The conversation in the other group grows increasingly animated:
“Mogens, bring me that bag of beer – no! don’t look into it! Just bring it to me!”
A skinny, wrinkle-faced fellow in a peaked cap announces, “The supreme court has asked me to convey greetings to teach and every one of you on this Easter day!”
“Same to you, buster!”
“Whoa, master! Who telephoned you and invited you to say hello?!”
Off to one side, a large round man rises from a bench. He looks like a prophet in a dirty grey jogging suit, big belly, big face, big head, big bald pate with long grey hair streaming down, a long grey beard.

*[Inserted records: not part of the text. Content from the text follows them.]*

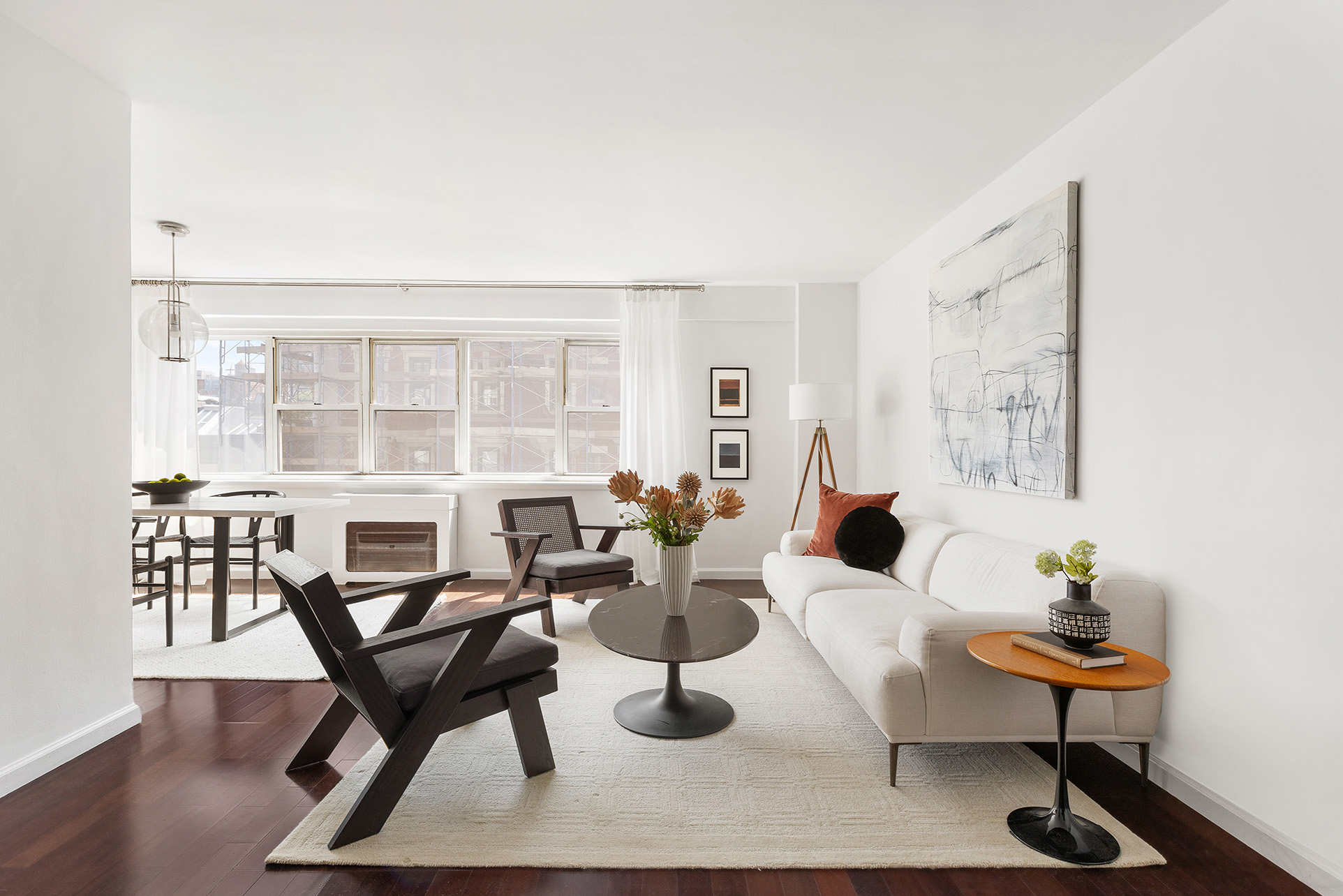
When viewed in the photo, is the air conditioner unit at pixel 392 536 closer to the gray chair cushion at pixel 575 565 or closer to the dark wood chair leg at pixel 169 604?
the gray chair cushion at pixel 575 565

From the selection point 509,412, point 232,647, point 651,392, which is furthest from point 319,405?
point 651,392

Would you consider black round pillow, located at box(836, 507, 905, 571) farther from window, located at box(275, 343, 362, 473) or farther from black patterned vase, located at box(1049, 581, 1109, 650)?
window, located at box(275, 343, 362, 473)

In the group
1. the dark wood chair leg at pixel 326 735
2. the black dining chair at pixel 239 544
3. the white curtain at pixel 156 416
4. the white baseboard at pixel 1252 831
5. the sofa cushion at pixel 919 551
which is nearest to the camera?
the white baseboard at pixel 1252 831

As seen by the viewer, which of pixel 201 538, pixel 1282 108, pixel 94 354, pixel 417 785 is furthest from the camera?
pixel 201 538

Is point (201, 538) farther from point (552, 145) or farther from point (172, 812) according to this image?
point (552, 145)

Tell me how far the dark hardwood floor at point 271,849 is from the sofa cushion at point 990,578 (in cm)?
59

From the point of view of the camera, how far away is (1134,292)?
2.45 metres

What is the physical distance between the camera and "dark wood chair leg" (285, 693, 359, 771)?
242 centimetres

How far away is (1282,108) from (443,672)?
2.96m

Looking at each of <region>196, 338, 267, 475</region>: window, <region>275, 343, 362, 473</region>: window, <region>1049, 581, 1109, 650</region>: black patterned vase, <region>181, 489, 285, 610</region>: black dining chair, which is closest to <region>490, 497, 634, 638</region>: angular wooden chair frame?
<region>181, 489, 285, 610</region>: black dining chair

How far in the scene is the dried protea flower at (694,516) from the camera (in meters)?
2.77

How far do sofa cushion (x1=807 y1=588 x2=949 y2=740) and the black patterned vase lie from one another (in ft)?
1.57

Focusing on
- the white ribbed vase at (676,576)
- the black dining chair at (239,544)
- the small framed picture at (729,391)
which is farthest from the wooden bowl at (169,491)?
the small framed picture at (729,391)

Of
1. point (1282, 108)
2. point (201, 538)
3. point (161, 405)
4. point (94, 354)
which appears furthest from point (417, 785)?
point (161, 405)
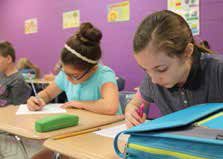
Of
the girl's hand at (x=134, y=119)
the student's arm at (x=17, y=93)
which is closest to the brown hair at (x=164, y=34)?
the girl's hand at (x=134, y=119)

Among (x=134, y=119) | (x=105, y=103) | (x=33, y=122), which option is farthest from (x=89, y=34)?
(x=134, y=119)

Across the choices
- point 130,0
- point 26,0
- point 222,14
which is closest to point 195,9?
point 222,14

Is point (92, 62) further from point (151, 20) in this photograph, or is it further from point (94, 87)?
point (151, 20)

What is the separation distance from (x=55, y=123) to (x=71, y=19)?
3.56m

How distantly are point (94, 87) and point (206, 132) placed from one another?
105 centimetres

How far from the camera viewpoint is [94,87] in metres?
1.63

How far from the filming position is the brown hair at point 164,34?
919mm

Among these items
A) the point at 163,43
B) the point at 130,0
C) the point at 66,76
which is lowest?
the point at 66,76

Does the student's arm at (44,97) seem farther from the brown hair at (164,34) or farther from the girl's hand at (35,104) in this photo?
the brown hair at (164,34)

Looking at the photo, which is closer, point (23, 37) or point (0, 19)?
point (23, 37)

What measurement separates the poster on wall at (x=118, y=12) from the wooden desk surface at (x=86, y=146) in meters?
2.90

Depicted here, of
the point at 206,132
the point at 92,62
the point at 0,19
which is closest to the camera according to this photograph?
the point at 206,132

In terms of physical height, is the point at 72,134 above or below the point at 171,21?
below

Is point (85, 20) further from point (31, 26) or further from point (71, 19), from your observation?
point (31, 26)
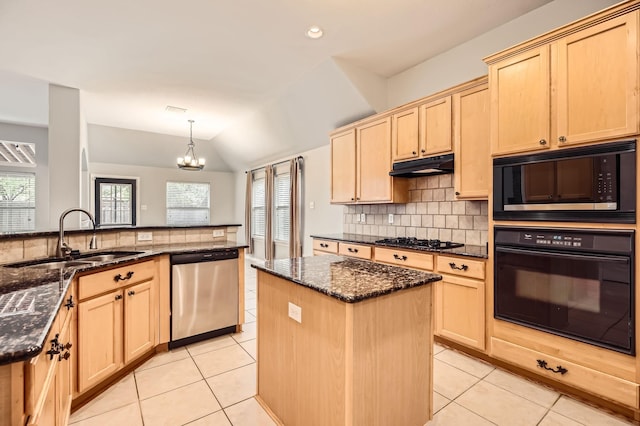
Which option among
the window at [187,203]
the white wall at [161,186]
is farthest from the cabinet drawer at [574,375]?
the window at [187,203]

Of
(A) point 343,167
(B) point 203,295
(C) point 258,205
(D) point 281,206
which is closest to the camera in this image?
(B) point 203,295

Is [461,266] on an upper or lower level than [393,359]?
→ upper

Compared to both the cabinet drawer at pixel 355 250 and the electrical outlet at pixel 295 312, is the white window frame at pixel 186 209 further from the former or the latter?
the electrical outlet at pixel 295 312

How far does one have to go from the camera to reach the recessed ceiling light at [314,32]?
2996mm

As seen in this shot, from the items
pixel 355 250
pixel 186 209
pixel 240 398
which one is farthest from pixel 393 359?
pixel 186 209

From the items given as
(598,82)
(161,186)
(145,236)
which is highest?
(598,82)

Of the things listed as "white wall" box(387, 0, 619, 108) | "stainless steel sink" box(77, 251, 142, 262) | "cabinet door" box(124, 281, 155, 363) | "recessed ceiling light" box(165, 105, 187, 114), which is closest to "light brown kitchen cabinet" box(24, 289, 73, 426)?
"cabinet door" box(124, 281, 155, 363)

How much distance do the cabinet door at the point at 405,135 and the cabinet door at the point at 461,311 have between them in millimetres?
1437

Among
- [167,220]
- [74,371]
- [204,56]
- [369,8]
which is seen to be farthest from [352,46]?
[167,220]

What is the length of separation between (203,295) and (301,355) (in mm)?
1684

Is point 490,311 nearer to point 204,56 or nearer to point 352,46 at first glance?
point 352,46

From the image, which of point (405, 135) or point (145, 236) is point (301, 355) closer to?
point (145, 236)

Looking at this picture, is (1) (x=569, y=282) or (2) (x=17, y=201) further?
(2) (x=17, y=201)

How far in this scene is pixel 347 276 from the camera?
1.74m
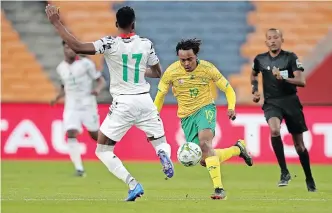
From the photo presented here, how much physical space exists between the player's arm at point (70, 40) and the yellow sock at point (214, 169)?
1.68m

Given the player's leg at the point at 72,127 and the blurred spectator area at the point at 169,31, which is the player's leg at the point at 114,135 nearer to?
the player's leg at the point at 72,127

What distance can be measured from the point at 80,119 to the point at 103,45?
5.95 meters

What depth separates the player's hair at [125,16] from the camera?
9.62 metres

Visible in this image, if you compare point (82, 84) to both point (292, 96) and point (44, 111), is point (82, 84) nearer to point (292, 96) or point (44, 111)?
point (44, 111)

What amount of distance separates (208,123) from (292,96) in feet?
6.48

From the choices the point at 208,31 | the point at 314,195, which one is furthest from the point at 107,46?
the point at 208,31

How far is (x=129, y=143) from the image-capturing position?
17.8m

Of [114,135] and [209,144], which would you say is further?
[209,144]

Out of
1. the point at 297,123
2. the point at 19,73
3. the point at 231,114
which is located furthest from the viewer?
the point at 19,73

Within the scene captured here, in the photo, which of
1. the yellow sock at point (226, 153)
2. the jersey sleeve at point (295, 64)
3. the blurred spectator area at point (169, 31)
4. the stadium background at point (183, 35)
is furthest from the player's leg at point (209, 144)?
the blurred spectator area at point (169, 31)

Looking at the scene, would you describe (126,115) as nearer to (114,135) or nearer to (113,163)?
(114,135)

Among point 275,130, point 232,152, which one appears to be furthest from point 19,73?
point 232,152

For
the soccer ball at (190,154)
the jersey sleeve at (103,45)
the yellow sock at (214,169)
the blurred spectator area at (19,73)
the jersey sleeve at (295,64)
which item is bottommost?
the blurred spectator area at (19,73)

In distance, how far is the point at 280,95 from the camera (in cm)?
1211
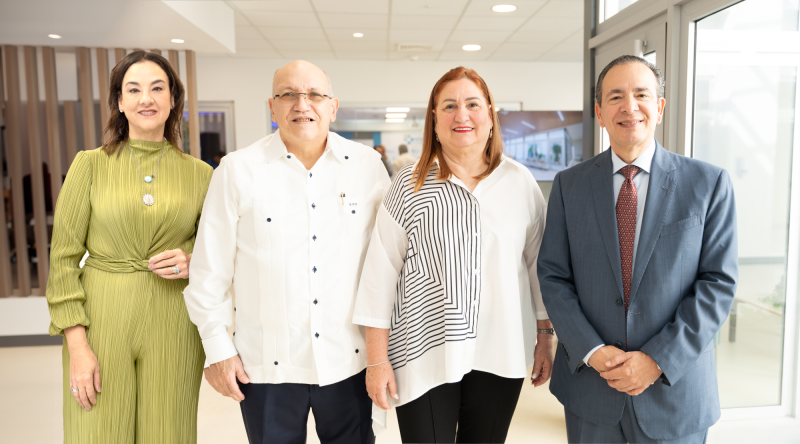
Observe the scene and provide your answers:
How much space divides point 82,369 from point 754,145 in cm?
263

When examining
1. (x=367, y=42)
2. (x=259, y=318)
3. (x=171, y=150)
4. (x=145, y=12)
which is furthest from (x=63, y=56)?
(x=259, y=318)

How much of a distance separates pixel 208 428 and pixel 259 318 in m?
1.90

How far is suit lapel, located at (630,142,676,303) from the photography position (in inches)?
54.1

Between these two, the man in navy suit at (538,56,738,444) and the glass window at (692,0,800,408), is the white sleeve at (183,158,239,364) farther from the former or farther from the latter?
the glass window at (692,0,800,408)

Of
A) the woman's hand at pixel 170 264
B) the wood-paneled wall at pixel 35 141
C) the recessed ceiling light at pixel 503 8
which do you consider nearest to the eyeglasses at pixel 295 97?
the woman's hand at pixel 170 264

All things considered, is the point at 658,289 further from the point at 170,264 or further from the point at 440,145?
the point at 170,264

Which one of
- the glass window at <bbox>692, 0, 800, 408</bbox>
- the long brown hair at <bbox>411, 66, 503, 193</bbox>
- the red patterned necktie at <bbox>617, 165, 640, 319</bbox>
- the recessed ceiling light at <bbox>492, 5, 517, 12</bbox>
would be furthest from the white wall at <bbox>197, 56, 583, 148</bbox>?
the red patterned necktie at <bbox>617, 165, 640, 319</bbox>

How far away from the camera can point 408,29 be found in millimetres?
5559

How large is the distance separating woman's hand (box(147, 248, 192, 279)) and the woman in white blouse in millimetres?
577

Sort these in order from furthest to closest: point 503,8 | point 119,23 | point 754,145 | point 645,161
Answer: point 503,8, point 119,23, point 754,145, point 645,161

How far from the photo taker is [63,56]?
596 cm

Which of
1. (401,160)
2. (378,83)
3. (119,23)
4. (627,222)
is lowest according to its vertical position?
(627,222)

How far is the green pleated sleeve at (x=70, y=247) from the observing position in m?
1.64

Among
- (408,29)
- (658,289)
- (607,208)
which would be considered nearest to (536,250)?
(607,208)
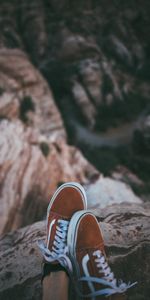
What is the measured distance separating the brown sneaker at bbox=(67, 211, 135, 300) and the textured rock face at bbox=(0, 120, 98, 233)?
119 inches

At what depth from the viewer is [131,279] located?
2.11m

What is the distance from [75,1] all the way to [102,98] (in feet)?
24.6

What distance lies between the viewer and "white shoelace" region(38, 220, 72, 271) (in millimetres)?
1920

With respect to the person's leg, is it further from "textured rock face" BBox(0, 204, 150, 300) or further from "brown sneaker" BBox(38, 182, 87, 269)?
"textured rock face" BBox(0, 204, 150, 300)

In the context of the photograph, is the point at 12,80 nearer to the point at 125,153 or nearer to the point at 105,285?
the point at 125,153

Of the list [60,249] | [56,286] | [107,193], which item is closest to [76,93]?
[107,193]

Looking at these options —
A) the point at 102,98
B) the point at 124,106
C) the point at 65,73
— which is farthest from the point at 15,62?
the point at 124,106

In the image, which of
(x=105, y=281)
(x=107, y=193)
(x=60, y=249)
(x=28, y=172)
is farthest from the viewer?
(x=28, y=172)

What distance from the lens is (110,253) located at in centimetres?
234

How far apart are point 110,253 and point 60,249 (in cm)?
44

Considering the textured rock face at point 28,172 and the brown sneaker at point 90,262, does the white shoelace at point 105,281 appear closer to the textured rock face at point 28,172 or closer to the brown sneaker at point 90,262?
the brown sneaker at point 90,262

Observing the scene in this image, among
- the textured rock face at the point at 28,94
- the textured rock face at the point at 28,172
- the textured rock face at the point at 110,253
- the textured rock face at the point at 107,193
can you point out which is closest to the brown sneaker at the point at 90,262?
the textured rock face at the point at 110,253

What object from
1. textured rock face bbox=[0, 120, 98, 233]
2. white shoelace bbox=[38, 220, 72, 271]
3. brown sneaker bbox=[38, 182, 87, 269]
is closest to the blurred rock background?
textured rock face bbox=[0, 120, 98, 233]

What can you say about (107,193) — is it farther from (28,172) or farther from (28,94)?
(28,94)
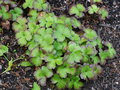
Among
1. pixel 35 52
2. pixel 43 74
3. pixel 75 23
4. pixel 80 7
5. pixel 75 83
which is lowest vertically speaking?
pixel 75 83

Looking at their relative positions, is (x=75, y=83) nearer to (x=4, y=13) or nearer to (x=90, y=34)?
(x=90, y=34)

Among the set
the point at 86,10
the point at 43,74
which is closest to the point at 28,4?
the point at 86,10

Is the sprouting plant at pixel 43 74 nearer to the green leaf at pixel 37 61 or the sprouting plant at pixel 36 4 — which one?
the green leaf at pixel 37 61

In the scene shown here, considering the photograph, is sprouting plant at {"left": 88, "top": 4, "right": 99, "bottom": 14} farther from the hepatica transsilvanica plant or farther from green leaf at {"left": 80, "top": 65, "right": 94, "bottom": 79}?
green leaf at {"left": 80, "top": 65, "right": 94, "bottom": 79}

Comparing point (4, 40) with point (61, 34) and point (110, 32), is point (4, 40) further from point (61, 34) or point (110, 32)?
point (110, 32)

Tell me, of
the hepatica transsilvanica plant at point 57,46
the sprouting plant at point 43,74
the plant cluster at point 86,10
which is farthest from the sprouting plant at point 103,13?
the sprouting plant at point 43,74

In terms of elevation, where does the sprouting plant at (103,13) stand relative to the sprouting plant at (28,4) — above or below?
below

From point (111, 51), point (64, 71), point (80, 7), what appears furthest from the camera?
point (80, 7)

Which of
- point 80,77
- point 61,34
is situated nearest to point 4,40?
point 61,34
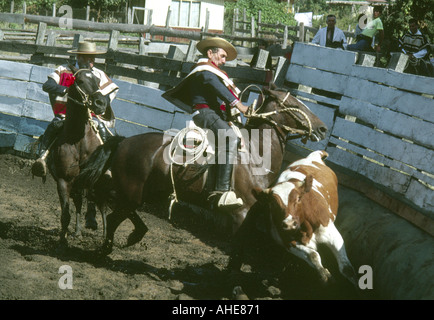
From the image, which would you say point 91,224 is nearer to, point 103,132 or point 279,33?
point 103,132

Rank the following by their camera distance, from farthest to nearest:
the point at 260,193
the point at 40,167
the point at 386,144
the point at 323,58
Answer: the point at 323,58 < the point at 40,167 < the point at 386,144 < the point at 260,193

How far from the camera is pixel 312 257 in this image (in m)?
6.13

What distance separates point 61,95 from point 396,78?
4.53 m

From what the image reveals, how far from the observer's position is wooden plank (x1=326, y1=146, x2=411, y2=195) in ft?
22.2

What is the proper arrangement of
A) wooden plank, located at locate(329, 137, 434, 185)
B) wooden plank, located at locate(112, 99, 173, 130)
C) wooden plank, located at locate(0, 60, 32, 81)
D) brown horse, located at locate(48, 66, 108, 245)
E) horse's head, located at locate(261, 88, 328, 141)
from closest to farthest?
1. wooden plank, located at locate(329, 137, 434, 185)
2. horse's head, located at locate(261, 88, 328, 141)
3. brown horse, located at locate(48, 66, 108, 245)
4. wooden plank, located at locate(112, 99, 173, 130)
5. wooden plank, located at locate(0, 60, 32, 81)

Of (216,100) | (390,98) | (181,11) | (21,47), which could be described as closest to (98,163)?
(216,100)

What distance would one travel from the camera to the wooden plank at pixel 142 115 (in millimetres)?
10641

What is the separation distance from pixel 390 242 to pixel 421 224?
371 mm

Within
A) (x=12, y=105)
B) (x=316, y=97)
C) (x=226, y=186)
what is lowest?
(x=12, y=105)

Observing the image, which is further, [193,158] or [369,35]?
[369,35]

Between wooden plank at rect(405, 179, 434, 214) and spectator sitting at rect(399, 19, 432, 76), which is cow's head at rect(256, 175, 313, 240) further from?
spectator sitting at rect(399, 19, 432, 76)

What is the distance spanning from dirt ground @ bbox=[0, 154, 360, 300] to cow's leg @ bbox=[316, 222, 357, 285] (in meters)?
0.17

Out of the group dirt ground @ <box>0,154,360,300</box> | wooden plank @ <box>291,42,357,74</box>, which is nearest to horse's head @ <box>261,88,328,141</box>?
dirt ground @ <box>0,154,360,300</box>
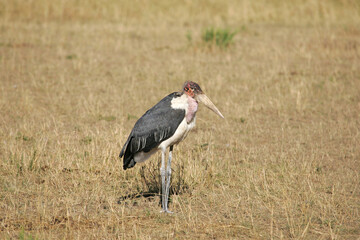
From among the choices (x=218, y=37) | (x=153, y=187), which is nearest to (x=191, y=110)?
(x=153, y=187)

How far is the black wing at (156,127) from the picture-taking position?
486 cm

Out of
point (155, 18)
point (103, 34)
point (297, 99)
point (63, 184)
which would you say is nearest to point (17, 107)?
point (63, 184)

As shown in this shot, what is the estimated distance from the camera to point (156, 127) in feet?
16.0

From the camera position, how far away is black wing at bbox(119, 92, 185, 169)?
486 centimetres

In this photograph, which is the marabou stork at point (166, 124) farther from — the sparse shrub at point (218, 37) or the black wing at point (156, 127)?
the sparse shrub at point (218, 37)

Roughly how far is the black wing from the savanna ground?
620mm

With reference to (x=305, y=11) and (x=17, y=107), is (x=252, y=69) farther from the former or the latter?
(x=305, y=11)

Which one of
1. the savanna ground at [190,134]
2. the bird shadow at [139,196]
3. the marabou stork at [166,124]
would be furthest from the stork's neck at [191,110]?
the bird shadow at [139,196]

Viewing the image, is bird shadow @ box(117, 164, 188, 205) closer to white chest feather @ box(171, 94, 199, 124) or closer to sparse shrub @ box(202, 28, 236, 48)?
white chest feather @ box(171, 94, 199, 124)

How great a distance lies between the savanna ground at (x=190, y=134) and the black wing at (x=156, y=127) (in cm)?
62

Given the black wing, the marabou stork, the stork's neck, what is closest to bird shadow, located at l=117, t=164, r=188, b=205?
the marabou stork

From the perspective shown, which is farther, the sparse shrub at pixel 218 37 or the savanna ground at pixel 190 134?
the sparse shrub at pixel 218 37

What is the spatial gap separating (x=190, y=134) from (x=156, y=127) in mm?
2756

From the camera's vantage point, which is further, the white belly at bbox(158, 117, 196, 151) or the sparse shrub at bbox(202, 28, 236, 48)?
the sparse shrub at bbox(202, 28, 236, 48)
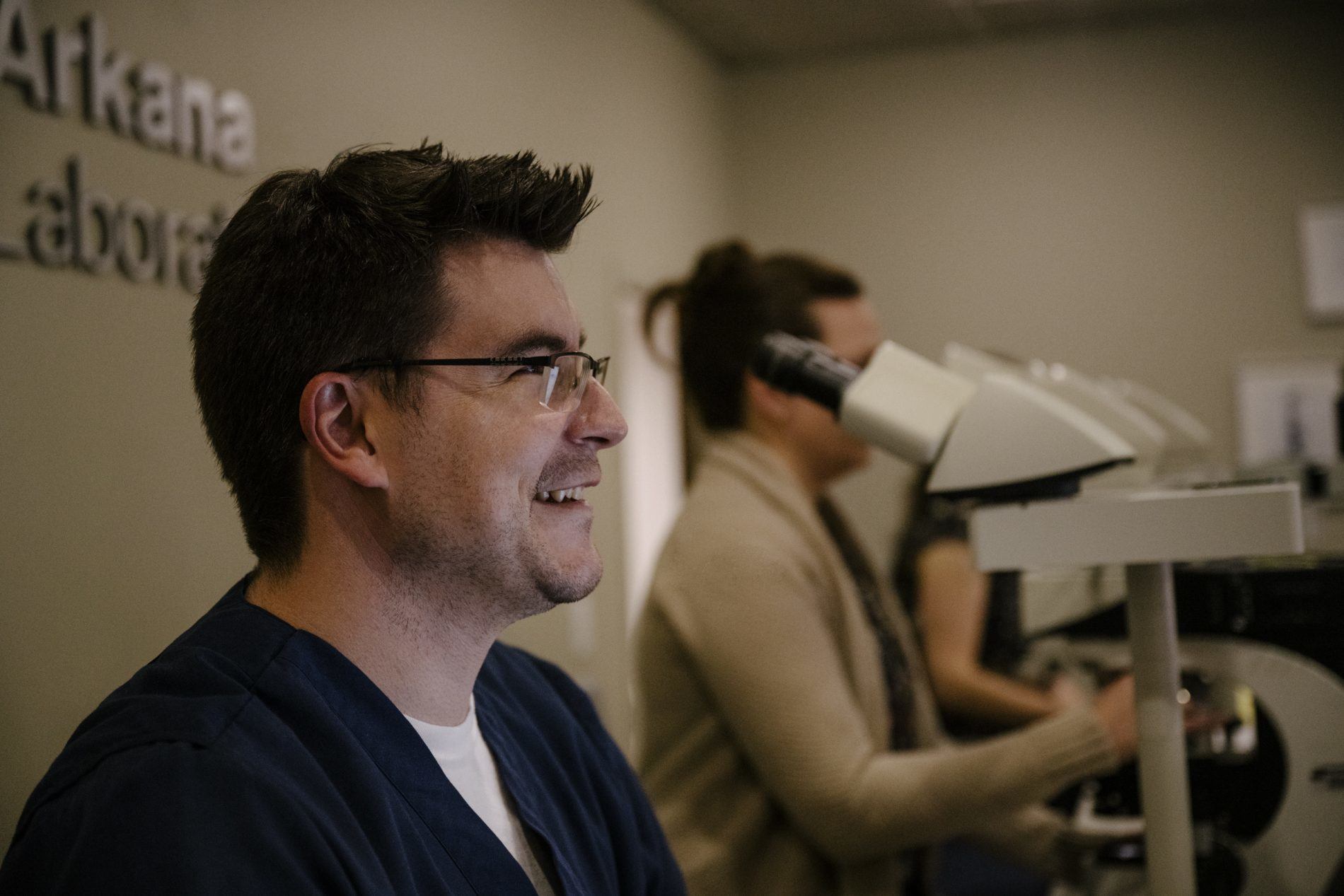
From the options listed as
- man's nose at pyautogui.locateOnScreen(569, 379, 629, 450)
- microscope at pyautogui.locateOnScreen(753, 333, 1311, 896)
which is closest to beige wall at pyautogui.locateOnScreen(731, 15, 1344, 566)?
microscope at pyautogui.locateOnScreen(753, 333, 1311, 896)

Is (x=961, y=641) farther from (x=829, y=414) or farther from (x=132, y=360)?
(x=132, y=360)

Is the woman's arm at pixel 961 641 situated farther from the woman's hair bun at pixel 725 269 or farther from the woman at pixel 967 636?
the woman's hair bun at pixel 725 269

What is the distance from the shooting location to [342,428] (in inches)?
41.1

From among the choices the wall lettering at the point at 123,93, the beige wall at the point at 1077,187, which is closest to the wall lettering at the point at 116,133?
the wall lettering at the point at 123,93

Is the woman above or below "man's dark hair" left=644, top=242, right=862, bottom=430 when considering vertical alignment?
below

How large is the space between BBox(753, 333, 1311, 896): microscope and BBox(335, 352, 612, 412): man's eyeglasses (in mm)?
355

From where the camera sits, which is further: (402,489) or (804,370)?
(804,370)

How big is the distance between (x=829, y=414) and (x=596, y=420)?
0.80 m

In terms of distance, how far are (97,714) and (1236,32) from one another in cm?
480

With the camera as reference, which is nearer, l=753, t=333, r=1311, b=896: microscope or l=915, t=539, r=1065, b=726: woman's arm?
l=753, t=333, r=1311, b=896: microscope

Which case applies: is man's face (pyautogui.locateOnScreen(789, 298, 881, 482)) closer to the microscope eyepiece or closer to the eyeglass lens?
the microscope eyepiece

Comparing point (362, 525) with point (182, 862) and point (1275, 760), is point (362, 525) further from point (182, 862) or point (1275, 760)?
point (1275, 760)

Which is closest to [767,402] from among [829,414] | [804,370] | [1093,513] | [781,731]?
[829,414]

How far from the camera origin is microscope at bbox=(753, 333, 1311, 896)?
3.87ft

He garbles some words in an impressive booming voice, and a small slender woman in a sleeveless blouse stands up to block him from joining the group on the cement.
“You do not belong here,” she says. “Go. Away!”
He tries to circle around her but she steps to the side to keep her face in his. He stumbles away from the homeless circle, shaking his head, over to my table. He is wearing garden gloves, one of which he drops a foot in front of me, leans on the edge of my table and says, “Gagagaga…” which I interpret to mean he is only leaning there for a moment until he retrieves his glove.
I say, “That’s quite okay,” and he answers, “Très bon!”
Glove in hand, he peers into my face. “I gi’ them half an hour,” he says. “Then they’re blown away.”
I say, “Très bon.”
He says, “Magnifique!” with a satisfied grin and limps away, but glances back and adds, “You got the right to sit there and write if you want!”
I say, “Merci. Très bon. Magnifique!”
He looks happily at me and stumbles over to collapse on a bench, falling immediately asleep.
The thin woman with the dog, whose name I surmise is Mette, shouts out, “Is my dog dead?!”
A café customer at one of the tables yells, “Give it mouth to mouth!” and Mette yells back at him, “Ey, buster! Who called you on the phone?!” Her dog lifts its head where it lays in the sunlight to look at her, and she says, “King! Don’t scare me like that!”
In addition to taking notes, I am reading an article in the New Yorker about George Orwell, which asserts that Orwell could not really tolerate the thought of social mobility.
A woman with henna hair sitting amongst the homeless on the cement calls out in a foghorn voice: “Allo! May I speak?! Allo!”
The homeless people are breaking into factions that shout or call to each other from bench to pavement. One of the young men who called the henna-haired woman mother says something to which a skinny, scraggly-bearded man wearing a peaked cap says, “Pseudo necrophile!”
The henna-haired woman says, “Slow down there, buster! What’re you sayin’?! That means a person who fucks the dead! Look me in the eye and say that about my son!”
“I come from the provinces,” says the scraggly-bearded man. “I don’t look in people’s eyes.
Anyway, I said pseudo-necrophile.”
“You do not call my son a necrophile!”
“I didn’t say that. It’s a joke. And he’s an adult. He should stand up for himself. A man doesn’t need his mother to do that.”
The tall young muscular Inuit looks at them and rolls his thick shoulders. He growls. Then he turns away but looks back again and roars and struts away, nodding with satisfaction.
It occurs to me that this being Easter Sunday, I really ought to work in a metaphor of resurrection and redemption, of sacrifice to atone for the sins of mankind, about the spotless virgin mother of Jesus. But what I am actually thinking about is the incredible amount of energy that these people exhibit.
I ask myself how it can be in this enlightened social-democratic Christian kingdom that there can be so many of our fellow citizens who have no home to live in. How can it be that I sit here drinking seven-dollar pints of beer while they sit and fade away on the pavement? Though they look older, they are young most of them – not more than a couple over fifty, most of them under forty, forty-five tops. Apparently life expectancy among this segment of the population doesn’t extend much beyond that.
Then I remember a black-and-white poster I used to have hanging on the wall of my studio apartment on East Third Street in Manhattan, Alphabet City, back in 1966: the photograph showed a scraggly derelict staggering along the Bowery above the words: WE HAVE ALL COME FROM LOVERS.
All except Jesus, it occurs to me.
Greetings from this ancient kingdom!